======== GIVEN ENTRIES

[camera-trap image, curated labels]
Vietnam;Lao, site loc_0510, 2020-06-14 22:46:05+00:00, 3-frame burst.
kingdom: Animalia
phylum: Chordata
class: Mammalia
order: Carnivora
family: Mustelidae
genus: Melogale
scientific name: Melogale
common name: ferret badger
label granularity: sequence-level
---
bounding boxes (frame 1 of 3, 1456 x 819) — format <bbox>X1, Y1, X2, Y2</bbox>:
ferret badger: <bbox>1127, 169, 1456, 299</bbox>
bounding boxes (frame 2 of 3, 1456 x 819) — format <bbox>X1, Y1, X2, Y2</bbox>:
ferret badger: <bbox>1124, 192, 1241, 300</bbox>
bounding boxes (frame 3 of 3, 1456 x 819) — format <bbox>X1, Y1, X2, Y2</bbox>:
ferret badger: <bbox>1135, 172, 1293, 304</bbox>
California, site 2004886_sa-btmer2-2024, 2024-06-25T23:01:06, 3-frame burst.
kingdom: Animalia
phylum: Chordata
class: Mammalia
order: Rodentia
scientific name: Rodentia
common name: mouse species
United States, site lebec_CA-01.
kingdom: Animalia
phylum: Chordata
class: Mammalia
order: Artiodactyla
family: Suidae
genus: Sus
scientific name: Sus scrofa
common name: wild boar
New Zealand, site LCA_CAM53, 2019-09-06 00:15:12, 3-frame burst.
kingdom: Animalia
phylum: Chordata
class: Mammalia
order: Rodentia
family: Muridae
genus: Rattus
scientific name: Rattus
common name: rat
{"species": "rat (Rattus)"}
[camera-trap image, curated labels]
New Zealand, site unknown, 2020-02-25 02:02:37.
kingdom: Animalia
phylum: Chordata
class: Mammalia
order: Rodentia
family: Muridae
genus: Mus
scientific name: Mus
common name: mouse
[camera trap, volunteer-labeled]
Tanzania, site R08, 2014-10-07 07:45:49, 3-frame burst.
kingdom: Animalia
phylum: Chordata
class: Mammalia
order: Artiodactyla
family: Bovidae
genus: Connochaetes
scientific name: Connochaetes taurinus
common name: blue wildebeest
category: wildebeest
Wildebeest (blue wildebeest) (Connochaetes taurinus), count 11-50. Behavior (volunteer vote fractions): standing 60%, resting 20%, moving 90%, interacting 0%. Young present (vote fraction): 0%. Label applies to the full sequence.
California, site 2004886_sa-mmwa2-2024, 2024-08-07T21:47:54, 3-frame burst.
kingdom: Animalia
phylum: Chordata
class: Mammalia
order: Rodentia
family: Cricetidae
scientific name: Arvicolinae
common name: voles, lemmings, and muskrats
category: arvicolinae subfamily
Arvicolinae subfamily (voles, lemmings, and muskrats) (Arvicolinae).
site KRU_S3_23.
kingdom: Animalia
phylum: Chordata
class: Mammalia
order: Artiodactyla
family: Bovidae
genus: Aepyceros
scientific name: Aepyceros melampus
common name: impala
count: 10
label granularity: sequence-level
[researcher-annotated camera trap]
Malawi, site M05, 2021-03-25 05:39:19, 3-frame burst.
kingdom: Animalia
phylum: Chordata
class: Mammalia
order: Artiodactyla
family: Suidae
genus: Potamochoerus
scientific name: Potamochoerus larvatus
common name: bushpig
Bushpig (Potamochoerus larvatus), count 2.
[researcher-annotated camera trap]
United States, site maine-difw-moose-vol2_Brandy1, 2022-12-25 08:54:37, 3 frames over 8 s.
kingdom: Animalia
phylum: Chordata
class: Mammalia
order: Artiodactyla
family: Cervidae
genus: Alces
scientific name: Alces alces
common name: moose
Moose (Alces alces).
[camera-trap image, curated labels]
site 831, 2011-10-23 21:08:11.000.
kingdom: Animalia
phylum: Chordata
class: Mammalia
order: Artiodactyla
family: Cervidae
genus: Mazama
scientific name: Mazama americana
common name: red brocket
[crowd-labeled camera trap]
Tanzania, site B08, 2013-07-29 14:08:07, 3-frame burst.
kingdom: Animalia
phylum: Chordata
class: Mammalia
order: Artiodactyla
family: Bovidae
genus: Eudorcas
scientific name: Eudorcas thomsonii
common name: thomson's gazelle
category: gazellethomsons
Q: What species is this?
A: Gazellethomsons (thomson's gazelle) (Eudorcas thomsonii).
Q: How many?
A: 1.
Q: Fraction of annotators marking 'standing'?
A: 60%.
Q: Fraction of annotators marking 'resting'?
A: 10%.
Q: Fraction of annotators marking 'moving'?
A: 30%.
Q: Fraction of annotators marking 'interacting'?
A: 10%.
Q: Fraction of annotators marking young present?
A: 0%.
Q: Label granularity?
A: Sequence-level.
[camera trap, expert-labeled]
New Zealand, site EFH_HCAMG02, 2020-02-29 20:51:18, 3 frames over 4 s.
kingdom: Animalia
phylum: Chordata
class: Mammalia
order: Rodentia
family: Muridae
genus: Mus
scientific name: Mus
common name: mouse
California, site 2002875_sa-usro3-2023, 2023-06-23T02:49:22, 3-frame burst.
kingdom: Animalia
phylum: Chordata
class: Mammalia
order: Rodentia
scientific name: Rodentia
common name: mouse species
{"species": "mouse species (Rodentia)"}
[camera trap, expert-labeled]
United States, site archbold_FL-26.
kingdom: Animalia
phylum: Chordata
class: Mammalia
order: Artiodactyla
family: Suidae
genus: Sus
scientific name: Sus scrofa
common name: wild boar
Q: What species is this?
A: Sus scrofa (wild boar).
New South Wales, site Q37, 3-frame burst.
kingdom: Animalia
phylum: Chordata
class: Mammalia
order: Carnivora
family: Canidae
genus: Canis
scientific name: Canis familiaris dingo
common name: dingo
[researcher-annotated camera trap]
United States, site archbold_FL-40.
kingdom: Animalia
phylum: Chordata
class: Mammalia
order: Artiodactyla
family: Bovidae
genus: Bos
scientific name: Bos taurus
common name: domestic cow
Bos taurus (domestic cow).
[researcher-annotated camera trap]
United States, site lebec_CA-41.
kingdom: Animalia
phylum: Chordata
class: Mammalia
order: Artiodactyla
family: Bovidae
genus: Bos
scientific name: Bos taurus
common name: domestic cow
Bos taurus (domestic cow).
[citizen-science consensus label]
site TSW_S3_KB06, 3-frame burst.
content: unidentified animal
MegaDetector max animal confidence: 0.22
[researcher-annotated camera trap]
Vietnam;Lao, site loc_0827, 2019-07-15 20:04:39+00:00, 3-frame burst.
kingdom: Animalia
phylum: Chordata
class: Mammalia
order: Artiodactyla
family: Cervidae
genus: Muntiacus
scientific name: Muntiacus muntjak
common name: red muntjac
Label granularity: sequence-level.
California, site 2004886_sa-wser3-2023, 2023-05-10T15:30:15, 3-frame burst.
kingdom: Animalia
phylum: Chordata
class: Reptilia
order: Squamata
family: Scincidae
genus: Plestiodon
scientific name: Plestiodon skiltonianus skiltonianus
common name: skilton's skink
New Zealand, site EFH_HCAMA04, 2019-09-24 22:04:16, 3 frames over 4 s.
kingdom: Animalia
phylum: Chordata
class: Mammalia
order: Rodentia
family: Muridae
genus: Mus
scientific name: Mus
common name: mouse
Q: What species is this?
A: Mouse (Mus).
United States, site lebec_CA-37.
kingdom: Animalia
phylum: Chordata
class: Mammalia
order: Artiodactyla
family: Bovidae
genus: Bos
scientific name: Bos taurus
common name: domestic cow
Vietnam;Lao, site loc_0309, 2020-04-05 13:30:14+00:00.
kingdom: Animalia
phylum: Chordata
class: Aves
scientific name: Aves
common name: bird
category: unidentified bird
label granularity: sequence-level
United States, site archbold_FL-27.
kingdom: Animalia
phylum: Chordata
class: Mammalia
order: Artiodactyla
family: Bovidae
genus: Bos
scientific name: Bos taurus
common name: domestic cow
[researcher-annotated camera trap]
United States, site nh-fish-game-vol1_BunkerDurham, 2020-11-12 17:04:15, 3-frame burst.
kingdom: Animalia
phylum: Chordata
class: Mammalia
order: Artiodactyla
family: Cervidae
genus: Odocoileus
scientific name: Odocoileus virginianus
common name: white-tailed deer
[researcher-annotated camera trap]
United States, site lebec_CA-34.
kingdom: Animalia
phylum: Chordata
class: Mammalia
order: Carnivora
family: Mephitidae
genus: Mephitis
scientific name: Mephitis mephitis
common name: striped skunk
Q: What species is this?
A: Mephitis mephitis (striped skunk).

================

** ASSIGNMENT **
Across the listing, how many lines contain the word "States"? Give the number without further comment.

** EXERCISE ANSWER **
9